The DOR of a test is the ratio of the odds of positivity in diseased subjects compared to the odds of positivity in healthy subjects. The ratio is derived from sensitivity and specificity and as a result, is not affected by the prevalence of the disease [28]. DOR can be calculated using the following equation:

$$\begin{aligned} {\text{DOR}} & = & \left( {{\text{Sensitivity}}*{\text{Specificity}}} \right)/\left( {1 - {\text{Specificity}}/{\text{False positives}}*1 - {\text{Sensitivity}}/{\text{False negatives}}} \right) \, \\ \quad {\text{or }}\left( {{\text{Sensitivity}}/1 - {\text{Sensitivity}}} \right)/\left( {1 - {\text{Specificity}}/{\text{Specificity}}} \right). \\ \end{aligned}$$

Values higher than one generally indicate some degree of diagnostic usefulness [28], with increasing values indicating better performances. The DOR is commonly used as a measure of association in epidemiology; however, the discriminatory power is often put to the question [29, 30]. Since an odds ratio is a single number, it does not account for the trade-off between accurately identifying cancer patients and mistakenly identifying otherwise healthy individuals, but may be useful in characterizing population level risks [29]. Hence, some studies discourage the use of DOR when examining binary early detection biomarkers [31].

Likelihood ratios/LR

It is defined as the ratio of the probability of correctly diagnosing the disease in patients with the target disease to the probability of incorrectly diagnosing the disease. The LR predicts how likely a patient would have a disease using sensitivity and specificity. (LR+ indicates positive test results, while LR- indicates negative test results).
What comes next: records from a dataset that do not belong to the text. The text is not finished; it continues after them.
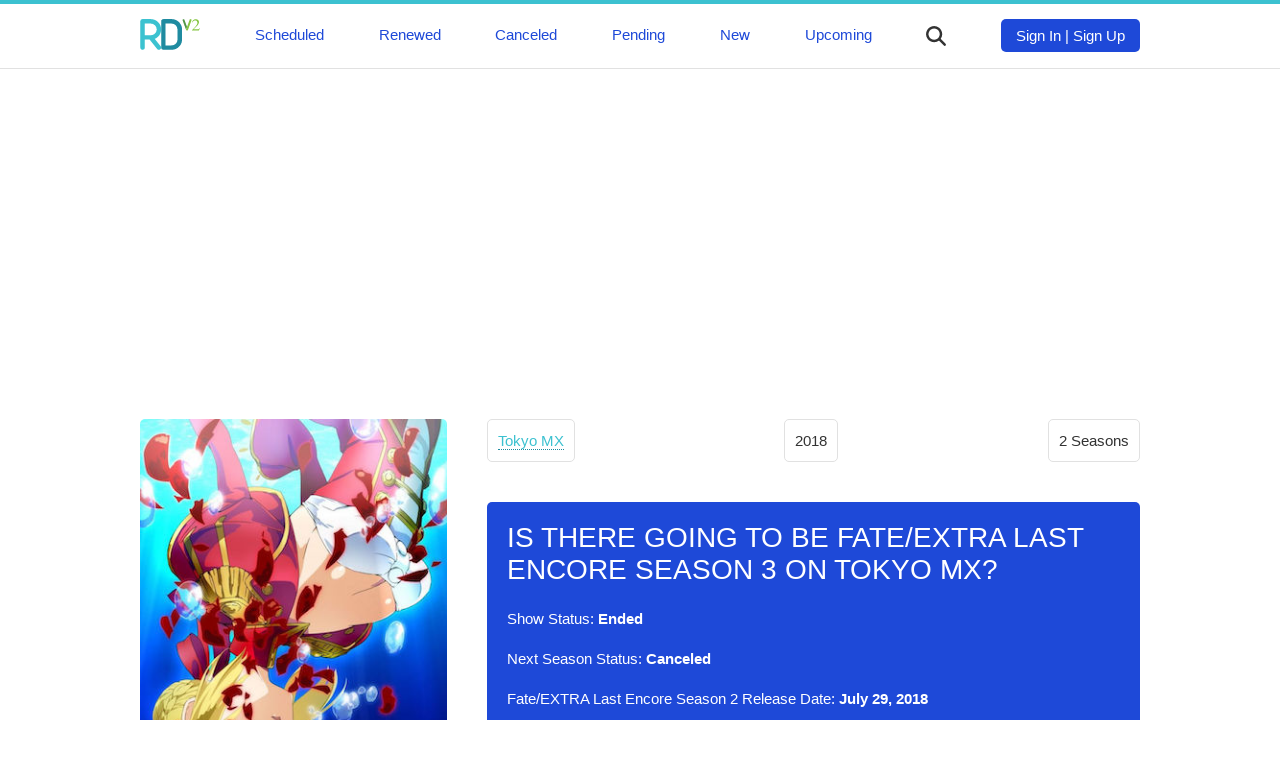

--- FILE ---
content_type: text/html; charset=utf-8
request_url: https://www.google.com/recaptcha/api2/aframe
body_size: 266
content:
<!DOCTYPE HTML><html><head><meta http-equiv="content-type" content="text/html; charset=UTF-8"></head><body><script nonce="J-9AUx8_1Kx4Y06SsKcnyg">/** Anti-fraud and anti-abuse applications only. See google.com/recaptcha */ try{var clients={'sodar':'https://pagead2.googlesyndication.com/pagead/sodar?'};window.addEventListener("message",function(a){try{if(a.source===window.parent){var b=JSON.parse(a.data);var c=clients[b['id']];if(c){var d=document.createElement('img');d.src=c+b['params']+'&rc='+(localStorage.getItem("rc::a")?sessionStorage.getItem("rc::b"):"");window.document.body.appendChild(d);sessionStorage.setItem("rc::e",parseInt(sessionStorage.getItem("rc::e")||0)+1);localStorage.setItem("rc::h",'1768842503966');}}}catch(b){}});window.parent.postMessage("_grecaptcha_ready", "*");}catch(b){}</script></body></html>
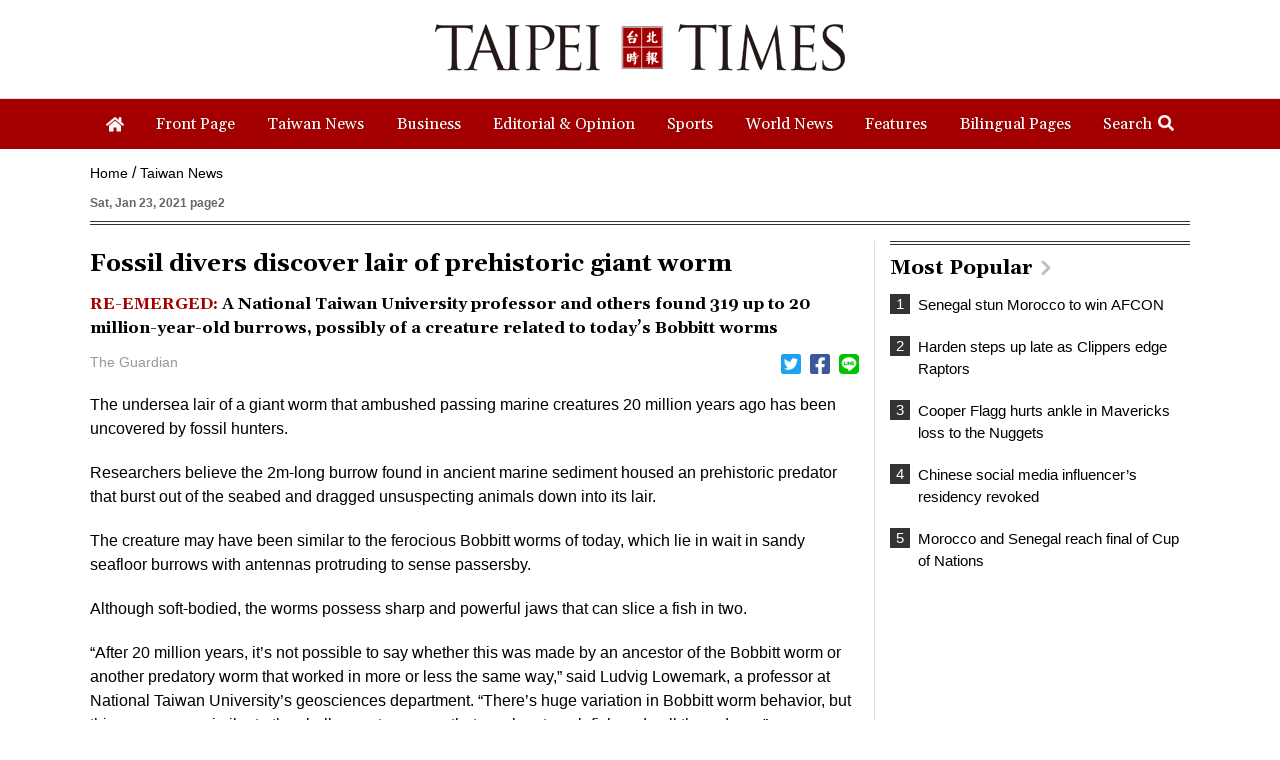

--- FILE ---
content_type: text/html; charset=UTF-8
request_url: https://www.taipeitimes.com/log/tt?a=1280&b=720&c=1280&d=720&e=&f=https%3A%2F%2Fwww.taipeitimes.com%2FNews%2Ftaiwan%2Farchives%2F2021%2F01%2F23%2F2003751071&g=Fossil%20divers%20discover%20lair%20of%20prehistoric%20giant%20worm%20-%20Taipei%20Times&h=www.taipeitimes.com&i=Taiwan%20News&j=engpaper&k=2003751071&l=true&m=A&n=&o=1769072199156&tt=1769072199159&jsv=202002121&tt_guid=&ltn_device=&ltn_page=&ltn_area=&ltn_item=&ltn_elem=
body_size: -44
content:
ltncookies('tt_guid', '61m0000104415', 1800608199);

--- FILE ---
content_type: text/html; charset=utf-8
request_url: https://www.google.com/recaptcha/api2/aframe
body_size: 268
content:
<!DOCTYPE HTML><html><head><meta http-equiv="content-type" content="text/html; charset=UTF-8"></head><body><script nonce="_MFkoBaONz42qTif9JSDQg">/** Anti-fraud and anti-abuse applications only. See google.com/recaptcha */ try{var clients={'sodar':'https://pagead2.googlesyndication.com/pagead/sodar?'};window.addEventListener("message",function(a){try{if(a.source===window.parent){var b=JSON.parse(a.data);var c=clients[b['id']];if(c){var d=document.createElement('img');d.src=c+b['params']+'&rc='+(localStorage.getItem("rc::a")?sessionStorage.getItem("rc::b"):"");window.document.body.appendChild(d);sessionStorage.setItem("rc::e",parseInt(sessionStorage.getItem("rc::e")||0)+1);localStorage.setItem("rc::h",'1769072200621');}}}catch(b){}});window.parent.postMessage("_grecaptcha_ready", "*");}catch(b){}</script></body></html>

--- FILE ---
content_type: text/css
request_url: https://cache.ltn.com.tw/css/cache_ads_h1.css
body_size: 359
content:
.splash {
    position: fixed;
    z-index: 4001;
    background-color: rgba(0, 0, 0, 0.5);
    height: 120%;
    width: 100%;
    top: 0;
    max-width: 600px;
}
.banner_close {
    position:absolute;
    display:block;
    top: 0px;
    left: 50%;
    width:85px; height:65px;
    background:url(//cache.ltn.com.tw/images/bt-x.png) 25px 7px no-repeat;
    background-size: 36px 36px;
    cursor:pointer;
    z-index: 10999999;
    margin-left: -150px;
    margin-left: 90px;
}
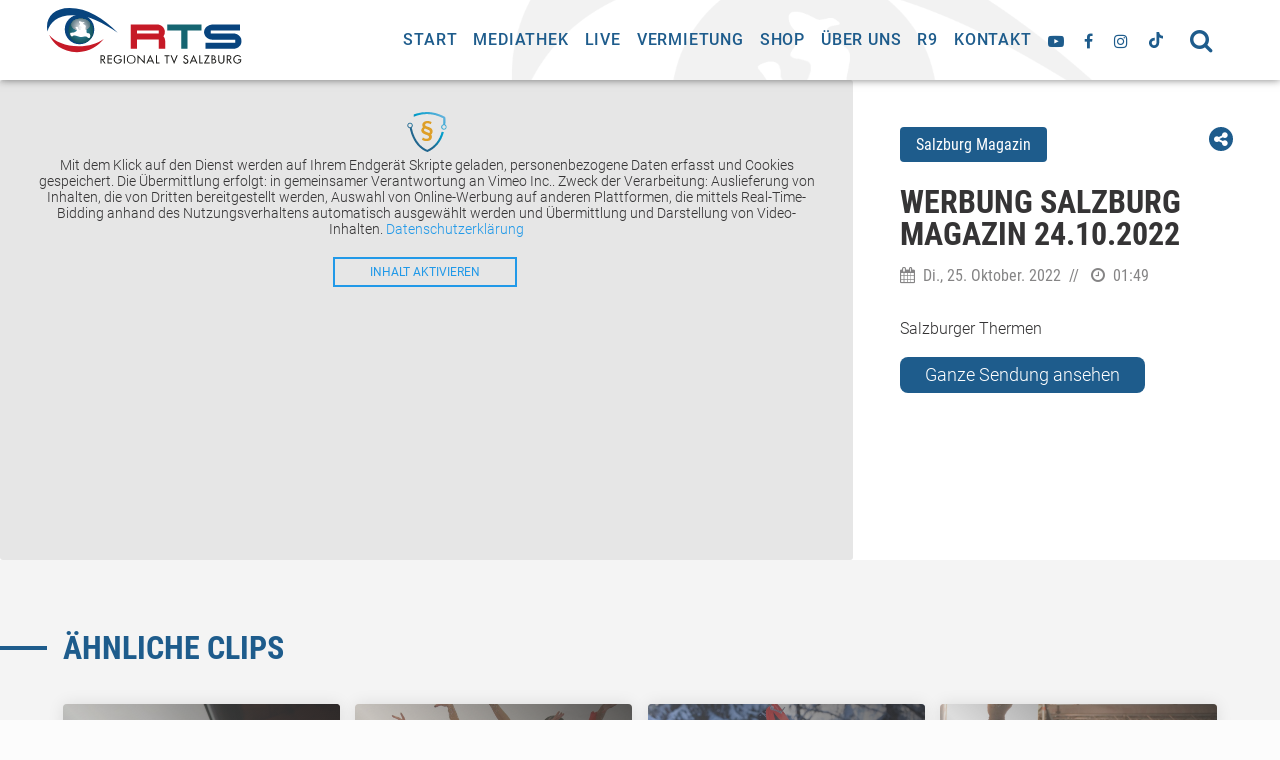

--- FILE ---
content_type: image/svg+xml
request_url: https://www.rts-salzburg.at/wp-content/themes/typo-canvas/assets/img/tiktok.svg
body_size: 651
content:
<?xml version="1.0" encoding="utf-8"?>
<!-- Generator: Adobe Illustrator 27.2.0, SVG Export Plug-In . SVG Version: 6.00 Build 0)  -->
<svg version="1.1" id="Ebene_1" xmlns="http://www.w3.org/2000/svg" xmlns:xlink="http://www.w3.org/1999/xlink" x="0px" y="0px"
	 viewBox="0 0 448 512" style="enable-background:new 0 0 448 512;" xml:space="preserve">
<style type="text/css">
	.st0{fill:#1E5C8C;}
</style>
<path class="st0" d="M448,209.9c-44,0.1-87-13.6-122.8-39.2v178.7c0,89.8-72.8,162.5-162.6,162.5S0.1,439,0.1,349.3
	S73,186.7,162.7,186.8c7.4,0,14.9,0.5,22.3,1.5v89.9c-39.3-12.4-81.2,9.5-93.6,48.8s9.5,81.2,48.8,93.6s81.2-9.5,93.6-48.8
	c2.3-7.2,3.4-14.8,3.4-22.4V0h88c-0.1,7.4,0.6,14.9,1.9,22.2l0,0c6.2,33,25.7,62,53.9,80.2c19.9,13.1,43.2,20.1,67,20.1V209.9z"/>
</svg>
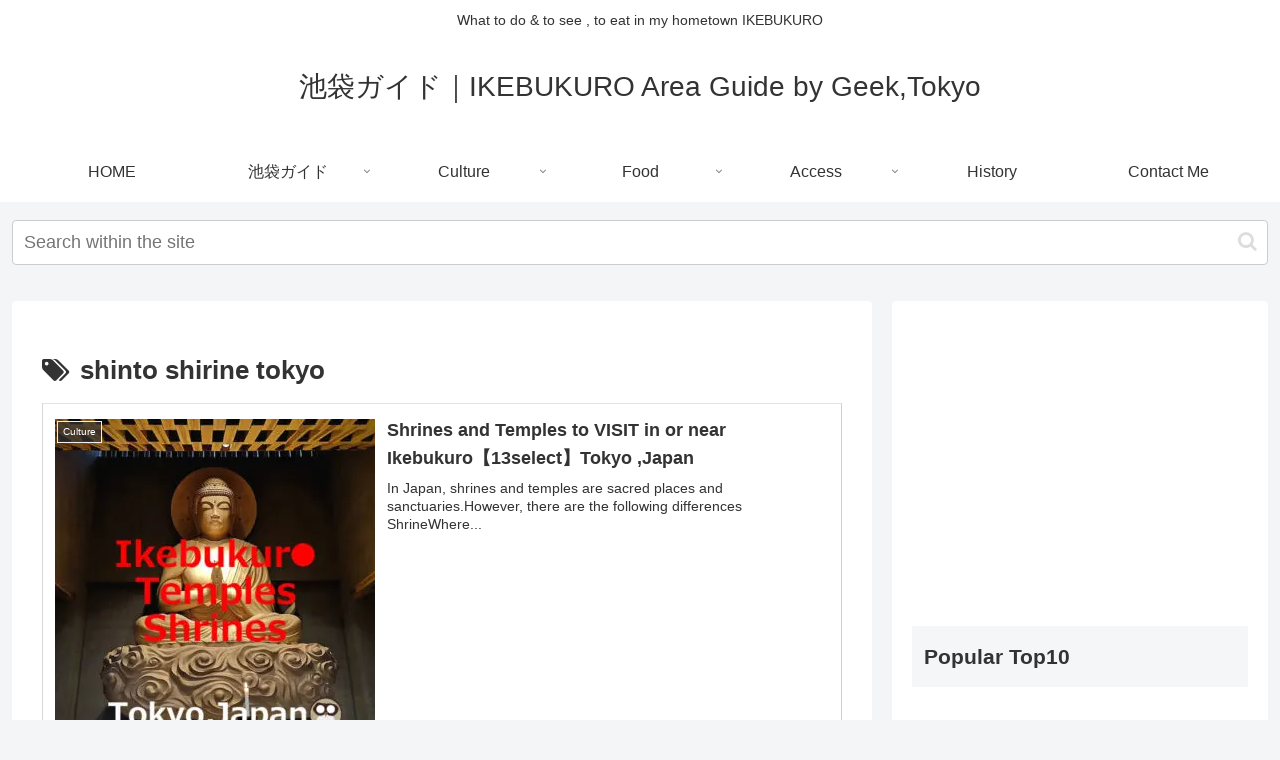

--- FILE ---
content_type: text/html; charset=utf-8
request_url: https://www.google.com/recaptcha/api2/aframe
body_size: 269
content:
<!DOCTYPE HTML><html><head><meta http-equiv="content-type" content="text/html; charset=UTF-8"></head><body><script nonce="wUJYr6RrGMf0DXrJRz23aw">/** Anti-fraud and anti-abuse applications only. See google.com/recaptcha */ try{var clients={'sodar':'https://pagead2.googlesyndication.com/pagead/sodar?'};window.addEventListener("message",function(a){try{if(a.source===window.parent){var b=JSON.parse(a.data);var c=clients[b['id']];if(c){var d=document.createElement('img');d.src=c+b['params']+'&rc='+(localStorage.getItem("rc::a")?sessionStorage.getItem("rc::b"):"");window.document.body.appendChild(d);sessionStorage.setItem("rc::e",parseInt(sessionStorage.getItem("rc::e")||0)+1);localStorage.setItem("rc::h",'1769357451690');}}}catch(b){}});window.parent.postMessage("_grecaptcha_ready", "*");}catch(b){}</script></body></html>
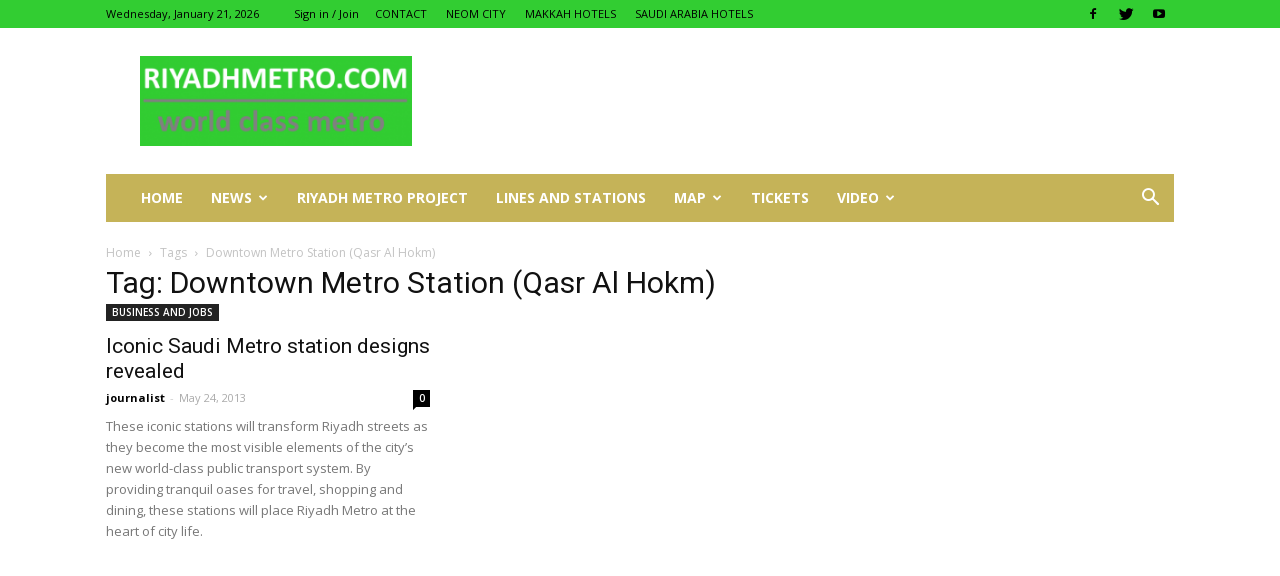

--- FILE ---
content_type: text/html; charset=utf-8
request_url: https://www.google.com/recaptcha/api2/aframe
body_size: 266
content:
<!DOCTYPE HTML><html><head><meta http-equiv="content-type" content="text/html; charset=UTF-8"></head><body><script nonce="yeWEEsg0h2-ye1Q8rkQjyw">/** Anti-fraud and anti-abuse applications only. See google.com/recaptcha */ try{var clients={'sodar':'https://pagead2.googlesyndication.com/pagead/sodar?'};window.addEventListener("message",function(a){try{if(a.source===window.parent){var b=JSON.parse(a.data);var c=clients[b['id']];if(c){var d=document.createElement('img');d.src=c+b['params']+'&rc='+(localStorage.getItem("rc::a")?sessionStorage.getItem("rc::b"):"");window.document.body.appendChild(d);sessionStorage.setItem("rc::e",parseInt(sessionStorage.getItem("rc::e")||0)+1);localStorage.setItem("rc::h",'1769030565023');}}}catch(b){}});window.parent.postMessage("_grecaptcha_ready", "*");}catch(b){}</script></body></html>

--- FILE ---
content_type: text/plain
request_url: https://www.google-analytics.com/j/collect?v=1&_v=j102&a=1486187076&t=pageview&_s=1&dl=http%3A%2F%2Friyadhmetro.com%2Ftag%2Fdowntown-metro-station-qasr-al-hokm%2F&ul=en-us%40posix&dt=Downtown%20Metro%20Station%20(Qasr%20Al%20Hokm)%20%7C%20Riyadh%20Metro%20Transport&sr=1280x720&vp=1280x720&_u=IEBAAEABAAAAACAAI~&jid=320658818&gjid=1529768225&cid=2015615496.1769030563&tid=UA-91420764-3&_gid=47527204.1769030563&_r=1&_slc=1&z=1505824180
body_size: -450
content:
2,cG-TVB3VKMVK9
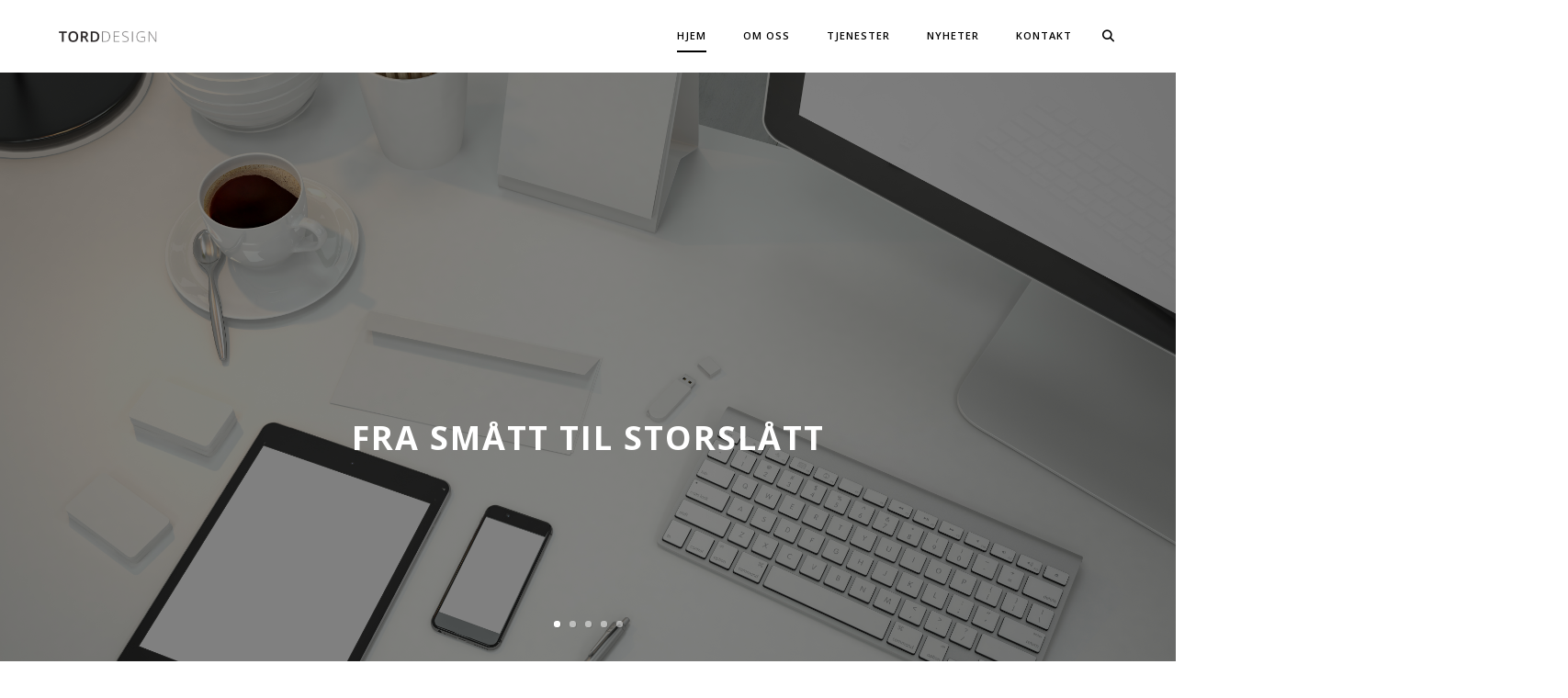

--- FILE ---
content_type: text/plain
request_url: https://www.google-analytics.com/j/collect?v=1&_v=j102&a=1236725333&t=pageview&_s=1&dl=https%3A%2F%2Fwww.torddesign.no%2F&ul=en-us%40posix&dt=TordDesign.no&sr=1280x720&vp=1280x720&_u=IEBAAEABAAAAACAAI~&jid=2059890641&gjid=253690489&cid=939546971.1769054992&tid=UA-45952917-1&_gid=1530498266.1769054992&_r=1&_slc=1&z=544165745
body_size: -450
content:
2,cG-ZW1VCB85Z5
They are calculated using the following equations:

$${\text{LR}}\, + \, = {\text{Sensitivity}}/1 - {\text{Specificity}}$$
$${\text{LR}} - = 1 - {\text{Sensitivity}}/{\text{Specificity}}$$

Rough guidelines on how LR is generally interpreted in the literature [27] are highlighted in Table 7.

Table 7 General interpretations of LR values

Conclusion

The clinical field is still in an immense need for the development of new biomarkers.

Biomarkers offer guidance for clinicians at the beginning or throughout the clinical intervention itself. They could be screening, diagnostic, prognostic, predictive, monitoring, risk or response. Regardless of their specific use, studying biomarkers is often tied to statistical analysis. Statistical analyses are often carried out by biostatisticians.

The hurdles encountered by clinical researchers in statistical analysis are often attributed to the lack of a comprehensive and straightforward guide outlining the essential steps, together with their corresponding definitions, calculation methods, and reasoning behind why and how each calculation is used. This review serves as a general guide for the main statistical analyses that are needed to develop and validate a biomarker study.